I recently ran across a Patterns & Practices effort from J.D. Meier’s blog, where he was promoting an effort that has produced application architecture guidelines, specifically called the App Arch Guide and posted on CodePlex. The information is distributed over a set of pages, and is organized by the following diagram:
It’s an evolving work but I like the practical way that it’s organized, and that it’s not heavy (easy to digest, wiki format).
The abstract page sums the effort up pretty well:
The purpose of the Application Architecture Guide 2.0 is to improve your effectiveness building applications on the Microsoft platform. The primary audience is solution architects and developer leads. The guide will provide design-level guidance for the architecture and design of applications built on the .NET Framework. It focuses on the most common types of applications, partitioning application functionality into layers, components, and services, and walks through their key design characteristics.

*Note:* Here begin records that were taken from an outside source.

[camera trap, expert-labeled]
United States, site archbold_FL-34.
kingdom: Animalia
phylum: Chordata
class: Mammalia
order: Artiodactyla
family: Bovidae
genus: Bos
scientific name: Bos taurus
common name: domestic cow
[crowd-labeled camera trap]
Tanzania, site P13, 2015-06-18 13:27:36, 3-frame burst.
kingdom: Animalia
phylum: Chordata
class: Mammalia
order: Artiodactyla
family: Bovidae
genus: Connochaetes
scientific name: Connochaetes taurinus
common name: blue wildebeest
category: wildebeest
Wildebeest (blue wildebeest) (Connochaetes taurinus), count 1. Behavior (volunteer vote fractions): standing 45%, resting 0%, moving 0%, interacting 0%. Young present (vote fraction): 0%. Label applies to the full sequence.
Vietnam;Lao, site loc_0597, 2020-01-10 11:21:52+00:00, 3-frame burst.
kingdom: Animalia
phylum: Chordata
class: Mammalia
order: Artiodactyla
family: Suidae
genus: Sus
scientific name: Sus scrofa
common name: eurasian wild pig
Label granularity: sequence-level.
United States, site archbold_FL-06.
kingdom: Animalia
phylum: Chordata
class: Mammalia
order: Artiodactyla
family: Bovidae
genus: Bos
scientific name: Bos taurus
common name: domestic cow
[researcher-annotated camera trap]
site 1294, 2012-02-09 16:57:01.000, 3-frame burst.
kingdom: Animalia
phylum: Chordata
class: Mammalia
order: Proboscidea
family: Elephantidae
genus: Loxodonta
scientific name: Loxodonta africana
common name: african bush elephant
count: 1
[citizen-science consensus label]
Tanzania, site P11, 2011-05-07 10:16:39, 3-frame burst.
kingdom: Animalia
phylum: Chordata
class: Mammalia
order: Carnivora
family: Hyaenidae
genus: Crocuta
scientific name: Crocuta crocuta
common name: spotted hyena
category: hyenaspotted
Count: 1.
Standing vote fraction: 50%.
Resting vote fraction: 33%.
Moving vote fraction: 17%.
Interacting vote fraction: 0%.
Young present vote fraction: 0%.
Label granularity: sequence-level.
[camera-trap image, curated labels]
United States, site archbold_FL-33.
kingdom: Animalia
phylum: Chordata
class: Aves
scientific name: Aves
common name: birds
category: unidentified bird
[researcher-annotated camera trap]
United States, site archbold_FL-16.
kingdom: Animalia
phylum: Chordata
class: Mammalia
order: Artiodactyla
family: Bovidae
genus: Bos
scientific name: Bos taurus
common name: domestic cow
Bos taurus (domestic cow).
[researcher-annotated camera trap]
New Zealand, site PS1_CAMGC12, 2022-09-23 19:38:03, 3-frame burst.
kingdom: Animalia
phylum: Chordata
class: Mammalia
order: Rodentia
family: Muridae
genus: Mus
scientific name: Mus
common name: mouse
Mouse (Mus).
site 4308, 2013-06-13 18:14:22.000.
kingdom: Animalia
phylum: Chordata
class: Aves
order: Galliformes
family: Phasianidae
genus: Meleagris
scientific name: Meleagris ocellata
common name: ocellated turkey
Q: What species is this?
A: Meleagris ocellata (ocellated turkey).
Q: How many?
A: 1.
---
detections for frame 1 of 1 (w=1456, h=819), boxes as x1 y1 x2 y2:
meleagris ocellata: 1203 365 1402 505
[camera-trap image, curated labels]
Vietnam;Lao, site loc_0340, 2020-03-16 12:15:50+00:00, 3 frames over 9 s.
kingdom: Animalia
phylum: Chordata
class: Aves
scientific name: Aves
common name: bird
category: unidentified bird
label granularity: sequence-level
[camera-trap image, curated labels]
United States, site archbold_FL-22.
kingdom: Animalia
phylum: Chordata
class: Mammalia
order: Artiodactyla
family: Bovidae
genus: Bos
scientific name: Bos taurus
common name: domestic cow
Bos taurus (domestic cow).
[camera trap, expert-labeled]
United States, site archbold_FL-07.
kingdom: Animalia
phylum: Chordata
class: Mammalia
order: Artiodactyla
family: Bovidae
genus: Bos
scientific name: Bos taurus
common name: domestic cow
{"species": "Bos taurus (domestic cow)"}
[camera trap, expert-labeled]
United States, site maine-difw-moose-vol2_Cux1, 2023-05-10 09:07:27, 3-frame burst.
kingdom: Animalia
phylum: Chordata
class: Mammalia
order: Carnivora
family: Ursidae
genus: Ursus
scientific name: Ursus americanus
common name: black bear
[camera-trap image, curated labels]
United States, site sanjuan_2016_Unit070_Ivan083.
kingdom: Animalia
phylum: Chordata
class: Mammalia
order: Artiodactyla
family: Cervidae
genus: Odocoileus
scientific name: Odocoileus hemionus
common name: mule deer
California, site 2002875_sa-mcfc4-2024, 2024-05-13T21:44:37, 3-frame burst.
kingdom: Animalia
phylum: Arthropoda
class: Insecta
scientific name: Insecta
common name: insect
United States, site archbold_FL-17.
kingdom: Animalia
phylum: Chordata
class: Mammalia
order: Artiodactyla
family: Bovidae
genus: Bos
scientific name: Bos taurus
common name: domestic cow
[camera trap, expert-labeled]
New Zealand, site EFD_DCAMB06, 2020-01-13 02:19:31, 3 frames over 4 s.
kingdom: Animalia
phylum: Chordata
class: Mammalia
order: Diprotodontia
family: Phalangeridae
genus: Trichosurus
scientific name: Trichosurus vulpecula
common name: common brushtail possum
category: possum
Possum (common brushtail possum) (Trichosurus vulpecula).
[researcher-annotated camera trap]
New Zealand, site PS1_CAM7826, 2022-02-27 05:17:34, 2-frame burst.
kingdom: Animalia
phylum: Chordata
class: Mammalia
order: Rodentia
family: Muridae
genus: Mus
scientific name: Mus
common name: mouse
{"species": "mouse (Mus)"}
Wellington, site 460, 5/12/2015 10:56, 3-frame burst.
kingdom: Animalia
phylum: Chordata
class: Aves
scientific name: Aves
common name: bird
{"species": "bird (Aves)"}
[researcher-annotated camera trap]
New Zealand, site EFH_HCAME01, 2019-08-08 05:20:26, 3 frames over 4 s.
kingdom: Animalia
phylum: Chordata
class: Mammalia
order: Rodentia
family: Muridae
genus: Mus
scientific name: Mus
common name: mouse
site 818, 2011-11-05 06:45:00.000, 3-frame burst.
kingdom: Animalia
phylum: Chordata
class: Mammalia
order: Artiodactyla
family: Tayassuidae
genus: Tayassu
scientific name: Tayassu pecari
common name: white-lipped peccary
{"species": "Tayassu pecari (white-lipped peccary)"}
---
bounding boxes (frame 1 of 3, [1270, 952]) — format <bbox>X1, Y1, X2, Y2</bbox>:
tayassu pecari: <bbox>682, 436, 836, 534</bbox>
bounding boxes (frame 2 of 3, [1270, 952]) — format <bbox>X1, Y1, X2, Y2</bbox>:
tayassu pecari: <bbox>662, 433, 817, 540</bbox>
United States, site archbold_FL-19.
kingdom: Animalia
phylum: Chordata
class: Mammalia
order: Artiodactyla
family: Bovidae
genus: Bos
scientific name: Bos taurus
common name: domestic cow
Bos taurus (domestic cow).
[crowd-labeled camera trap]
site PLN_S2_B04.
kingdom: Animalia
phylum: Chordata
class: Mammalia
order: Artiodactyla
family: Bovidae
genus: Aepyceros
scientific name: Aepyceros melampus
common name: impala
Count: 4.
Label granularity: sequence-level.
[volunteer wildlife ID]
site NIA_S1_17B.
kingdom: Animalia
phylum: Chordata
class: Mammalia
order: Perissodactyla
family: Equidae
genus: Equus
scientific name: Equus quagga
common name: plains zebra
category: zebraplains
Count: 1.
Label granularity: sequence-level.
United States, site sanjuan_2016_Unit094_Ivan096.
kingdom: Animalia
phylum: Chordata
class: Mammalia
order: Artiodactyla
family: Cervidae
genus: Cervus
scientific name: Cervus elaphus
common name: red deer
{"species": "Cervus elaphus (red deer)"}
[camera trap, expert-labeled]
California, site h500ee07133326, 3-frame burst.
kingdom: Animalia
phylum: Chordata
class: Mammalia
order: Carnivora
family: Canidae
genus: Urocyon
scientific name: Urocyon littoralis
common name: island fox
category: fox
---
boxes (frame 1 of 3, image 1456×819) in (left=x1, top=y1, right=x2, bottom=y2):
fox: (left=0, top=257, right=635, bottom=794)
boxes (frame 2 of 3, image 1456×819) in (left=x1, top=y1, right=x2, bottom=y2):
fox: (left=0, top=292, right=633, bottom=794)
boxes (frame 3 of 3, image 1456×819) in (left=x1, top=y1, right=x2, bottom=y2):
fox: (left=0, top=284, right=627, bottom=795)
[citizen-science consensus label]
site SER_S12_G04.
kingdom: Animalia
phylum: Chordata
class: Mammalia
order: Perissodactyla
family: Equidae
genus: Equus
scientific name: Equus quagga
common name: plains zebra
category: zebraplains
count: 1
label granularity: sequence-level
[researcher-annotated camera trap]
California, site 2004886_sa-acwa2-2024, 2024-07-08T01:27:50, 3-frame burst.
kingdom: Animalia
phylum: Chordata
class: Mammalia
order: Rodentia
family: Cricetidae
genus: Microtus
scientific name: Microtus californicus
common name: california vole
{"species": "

- Canonical app frame – describes at a meta-level, the tiers and layers that an architect should consider. Each tier/layer will be described in terms of its focus, function, capabilities, common design patterns and technologies.
- App Types – 5-7 canonical application archetypes to illustrate common application types. Each archetype will be described in terms of the target scenarios, technologies, patterns and infrastructure it contains. Each archetype will be mapped to the canonical app frame. They are illustrative of common app types and not comprehensive or definitive.
- Arch Frame – a common set of categories for hot spots for key engineering decisions.
- Quality Attributes – a set of qualities/abilities that shape your application architecture: performance, security, scalability, manageability, deployment, communication, etc.
- Principles, patterns and practices – Using the frames as backdrops, the guide will overlay relevant principles, patterns, and practices.
- Technologies and capabilities – a description/overview of the Microsoft custom app dev platform and the main technologies and capabilities within it.
That just sounds like informative reading, doesn’t it?
A couple of other reasons why I like this:
- The application types include mobile applications.
- There is a video section, that has videos on MVC and MVP.
- Has other interesting artifacts like cheat sheets, Explained pages, Guidelines, and How To’s.
- We’ll hopefully see this in book form.
So, check it out and see if this is a good effort.